Source document:
+ + + + + + +
Whether the person first became aware of the dismissal after it had taken effect – s.394(3)(b)

[35] It is not in dispute that the Applicant was aware that the Respondent had terminated his directorship of the Respondent on 10 August 2020. The Applicant’s evidence that he was not aware of this until he opened the termination letter on 15 August 2020 is not credible. In all of the circumstances, the proposition that the Applicant would ignore a letter that on his own evidence was hand delivered to him by Mrs Okamoto, a “shadow director of the Respondent and the mother of his partner) and placed prominently around his home, defies belief. Any reasonable person would have apprehended that the letter was of some significance given the effort that Mrs Okamoto went to in pursuit of its delivery. In any event, even on the Applicant’s evidence, he knew by 15 August 2020 that his directorship of the Respondent had been terminated. At best, this is not a matter that weighs in favour of a further period being granted and is a neutral consideration.

Any action taken by the person to dispute the dismissal – s.394(3)(c)

[36] While the Applicant has initiated numerous disputes with the Respondent, the disputes relate primarily to entitlements he claims arising from his alleged status as an employee of the Respondent. The Applicant does not directly dispute the termination of his directorship and obtained another full time position within two days of the date he asserts he became aware that he had been removed as a Director. At best, this is not a matter that weighs in favour of a further period being granted and is a neutral consideration.

Prejudice to the employer (including prejudice caused by the delay) – s.394(3)(d)

[37] I cannot identify any prejudice that would accrue to the Respondent, other than the usual prejudice of being required to defend the application if I decided to allow a further period within which the application could be made. The delay is not extensive so that there would be any difficulty involving recollection of events or availability of relevant witnesses. By itself the absence of prejudice would not warrant a conclusion that there are exceptional circumstances nor provide a proper foundation to grant an extension of time under s.394(3) of the Act. However, the absence of prejudice does favour the Applicant, and weighs in favour of a further period being granted.

The merits of the application – s.394(3)(e)
+ + + + + + +
Material:
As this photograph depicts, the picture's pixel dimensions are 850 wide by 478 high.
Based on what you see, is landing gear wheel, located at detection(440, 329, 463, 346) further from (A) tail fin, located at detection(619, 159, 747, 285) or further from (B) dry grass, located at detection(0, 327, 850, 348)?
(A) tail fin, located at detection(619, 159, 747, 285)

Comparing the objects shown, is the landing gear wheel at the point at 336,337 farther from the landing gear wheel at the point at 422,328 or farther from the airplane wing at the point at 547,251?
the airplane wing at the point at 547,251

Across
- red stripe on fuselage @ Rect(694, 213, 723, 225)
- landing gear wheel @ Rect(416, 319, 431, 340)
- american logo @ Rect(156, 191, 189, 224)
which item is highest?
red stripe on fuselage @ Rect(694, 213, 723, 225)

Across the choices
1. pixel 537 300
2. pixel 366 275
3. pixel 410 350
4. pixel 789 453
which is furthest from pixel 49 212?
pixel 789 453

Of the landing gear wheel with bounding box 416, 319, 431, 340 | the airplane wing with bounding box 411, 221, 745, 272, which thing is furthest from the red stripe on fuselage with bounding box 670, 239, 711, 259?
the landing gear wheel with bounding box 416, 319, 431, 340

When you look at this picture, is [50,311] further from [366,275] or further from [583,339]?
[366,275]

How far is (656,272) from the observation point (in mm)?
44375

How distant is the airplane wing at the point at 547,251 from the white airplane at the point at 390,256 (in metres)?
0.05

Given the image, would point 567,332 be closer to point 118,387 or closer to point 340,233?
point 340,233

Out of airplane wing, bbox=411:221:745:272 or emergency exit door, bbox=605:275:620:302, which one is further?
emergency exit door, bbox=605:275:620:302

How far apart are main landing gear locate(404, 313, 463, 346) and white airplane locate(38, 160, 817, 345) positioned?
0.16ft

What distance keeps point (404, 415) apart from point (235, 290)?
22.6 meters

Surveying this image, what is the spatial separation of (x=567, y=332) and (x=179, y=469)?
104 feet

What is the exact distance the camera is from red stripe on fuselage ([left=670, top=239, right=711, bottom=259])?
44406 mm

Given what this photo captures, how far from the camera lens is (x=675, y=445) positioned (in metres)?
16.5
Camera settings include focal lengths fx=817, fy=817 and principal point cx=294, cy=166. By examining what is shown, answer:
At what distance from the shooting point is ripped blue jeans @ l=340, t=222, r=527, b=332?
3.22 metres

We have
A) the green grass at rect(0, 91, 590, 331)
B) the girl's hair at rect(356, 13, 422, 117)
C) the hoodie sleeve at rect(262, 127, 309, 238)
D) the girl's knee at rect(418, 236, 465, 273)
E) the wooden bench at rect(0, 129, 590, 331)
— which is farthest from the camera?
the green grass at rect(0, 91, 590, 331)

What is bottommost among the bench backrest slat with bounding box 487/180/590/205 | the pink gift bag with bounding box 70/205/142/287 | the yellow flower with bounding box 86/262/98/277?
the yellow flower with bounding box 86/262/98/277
+ + + + + + +
Exercise set:
1 > Summarize the decision excerpt in two sentences.
2 > According to the decision excerpt, on what date did the Respondent terminate the Applicant's directorship?
The listing has nothing to do with this work.

Responses in order:
1 > The decision finds that the Applicant's awareness of the dismissal and his actions to dispute it are neutral considerations, since he knew by 15 August 2020 at the latest that his directorship had been terminated, and his disputes mainly concern claimed employee entitlements rather than the termination itself. It also finds that the only prejudice to the Respondent is the usual one of defending the application, and this absence of prejudice weighs in favor of granting a further period.

2 > 10 August 2020